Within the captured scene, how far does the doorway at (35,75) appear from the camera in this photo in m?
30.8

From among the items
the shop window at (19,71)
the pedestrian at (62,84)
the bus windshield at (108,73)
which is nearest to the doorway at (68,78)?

# # # # # # #

Directions for this task: Reproduce the material above word for word, keeping every line in its original order.

Task output:
Within the captured scene, how far does the doorway at (35,75) appear from the camera in this photo in m?
30.8

From among the items
the shop window at (19,71)
the pedestrian at (62,84)
the bus windshield at (108,73)
which is nearest to the doorway at (68,78)?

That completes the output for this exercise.